The photoaddition of ethylenic hydrocarbons to benzene

Abstract

The photoreactions of a range of acyclic and cyclic ethylenic hydrocarbons with benzene are described. The processes which occur depend on the ethylene, and in particular on its ionisation potential relative to that of benzene, but in general, meta-cycloadditions occur in every case and often predominate. ortho-Cycloaddition tends mostly to occur with the ethylenes of lowest ionisation potential relative to that of benzene, and para-cycloaddition occurs with cyclobutene to a significant extent, but not with cyclopropene or cyclopentene. Acyclic ethylenes containing the group Me₂C also undergo ene-type acyclic para-addition to benzene to give cyclohexa-1,4-dienes.

The ortho-, meta-, and para-cycloadditions are stereospecific with respect to the ethylene, but the ene-addition is non-stereospecific. The former are mostly insensitive to solvent polarity, the exception being ortho-cycloaddition of 2,3-dimethylbut-2-ene which is definitely promoted by polar solvents. The ene-addition of 2,3-dimethylbut-2-ene was promoted by methanol but not by acetonitrile: the use of CH₃OD led non-stereospecifically to incorporation of deuterium in the 4-position of the adduct.
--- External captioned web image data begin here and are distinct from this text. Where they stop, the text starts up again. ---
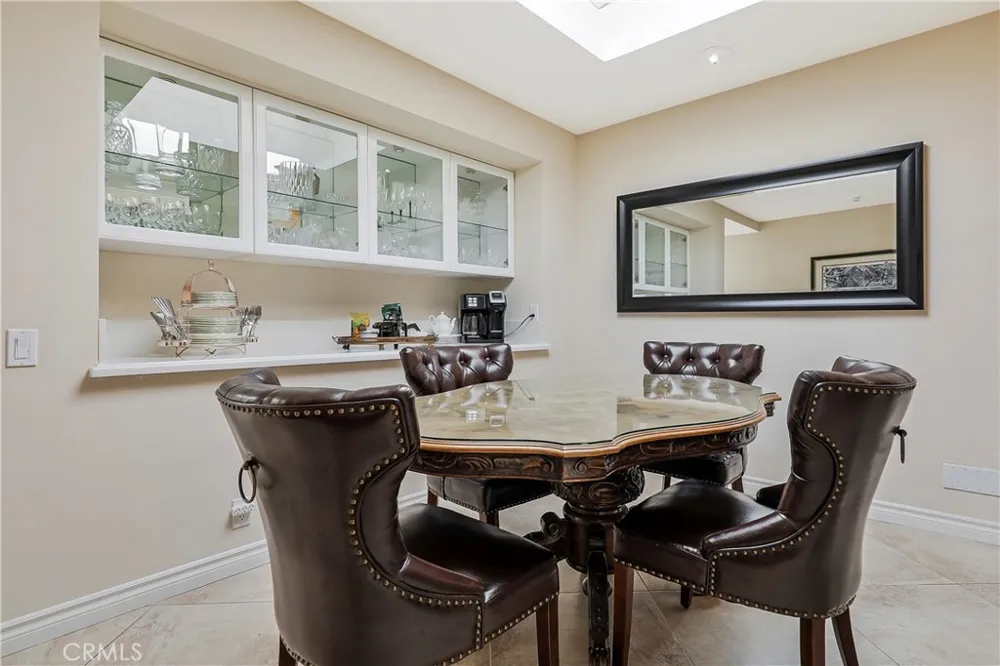 48861 Phlox Palm Desert, CA 92260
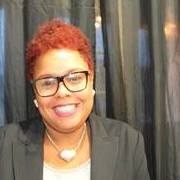 Rachelle Ross Photo 39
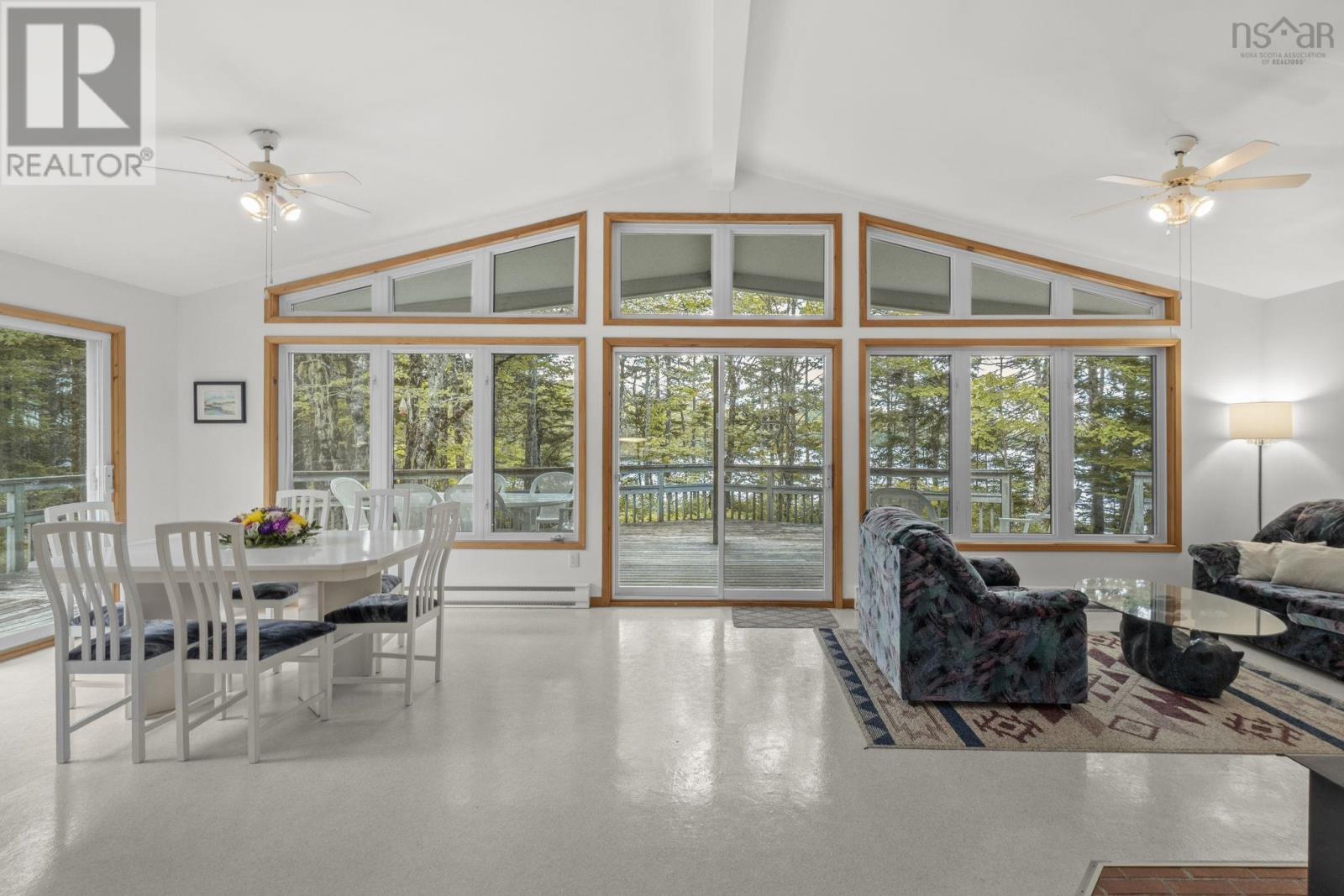 376 Lakefront Drive, Chelsea, Nova Scotia  B4V 7M9 - Photo 4 - 202608533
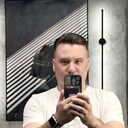 ���������� ���������, ���� ������� ���������, 35 ���, ������������ ��� ������, ����� � ���������, c�������� ���������, ���������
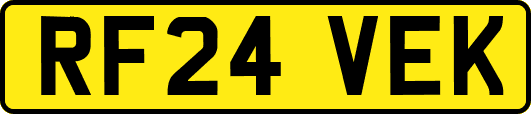RF24VEK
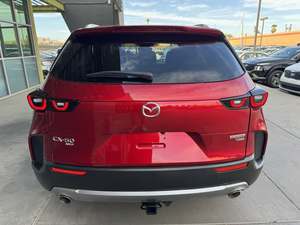 Mz CX-50 2.5 Turbo AWD SUV/Crossover <span class=keywords><strong>2023</strong></span> USADO EN EXCELENTES CONDICIONES Y A UN PRECIO ASEQUIBLE - Product Image 6
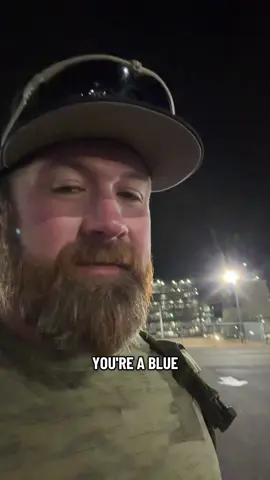 I make good money but don’t have time to make the memories. #digitalmarketing #onlineincome #bluecollarboys #digitalchampiondads #makemoneyonline 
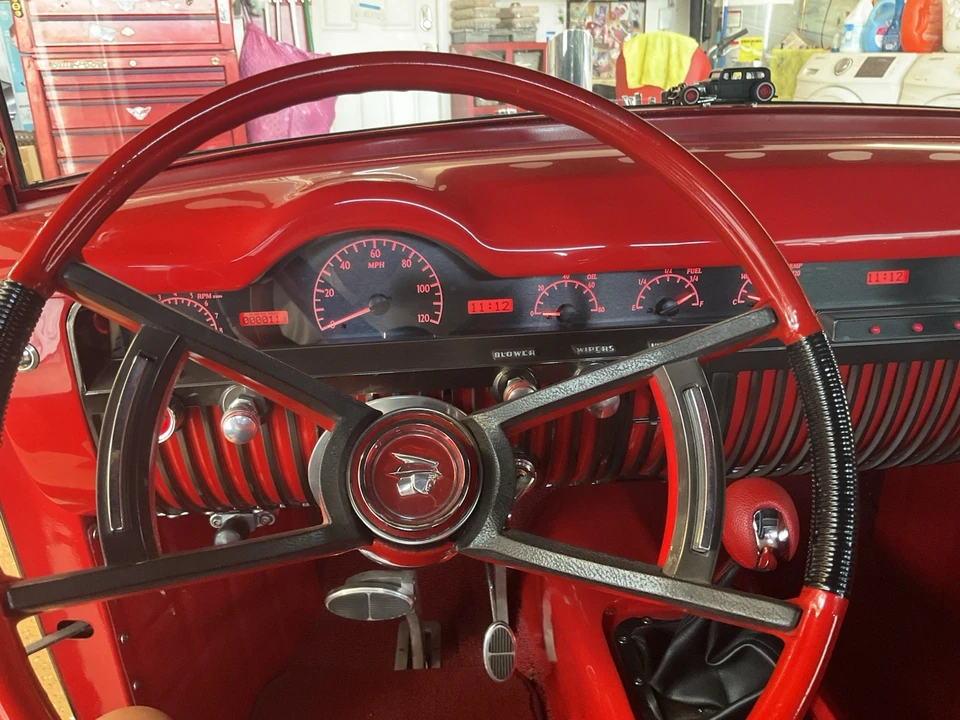 1931 Ford Model A - Image 12 of 23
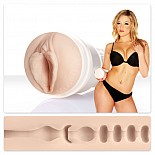 ����������� Fleshlight Alexis Texas 
����� ����������� �������������� ��� �������� �����, ������ ����� ����� ��� ����� ����������� Flash Light Girls Alexis Texas Lotus.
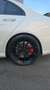 Mercedes-Benz C 63 AMG S Speedshift 7G-MCT - thumbnail 6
Cyclohexene was anomalous in giving mainly a mixture of three cyclobutane dimers, with only minor proportions of the endo and exo, meta-adducts and possibly a trace of the para-cycloadduct. The photocyclisation of benzene to give a range of essentially saturated polymers up to ca. (C₆H₆)₂₄ can be initiated by traces of cis-cyclo-octene.

All the products, with the exception of the cyclobutane dimers from cyclohexene, are considered to be formed via S₁ benzene, although T₁ benzene-sensitised cis–trans isomerisation of the ethylenes also slowly occurs: thus prolonged irradiation of cis-cyclo-octene and benzene leads eventually to the formation of trans-cyclo-octene and the corresponding cycloadducts.

The mechanisms of these processes are discussed with reference to orbital symmetry considerations, and the observed effects of polar solvents and proton donors. Only the meta-cycloadditions appear to occur by concerted processes involving either initial meta-bonding in S₁ benzene or initial meta-cycloaddition of the ethylene to S₁ benzene. The ortho- and para-cycloadditions are formally forbidden as concerted processes from S₁ benzene plus S₀ ethylene, and these are considered to involve intermediates having a degree of dipolar character.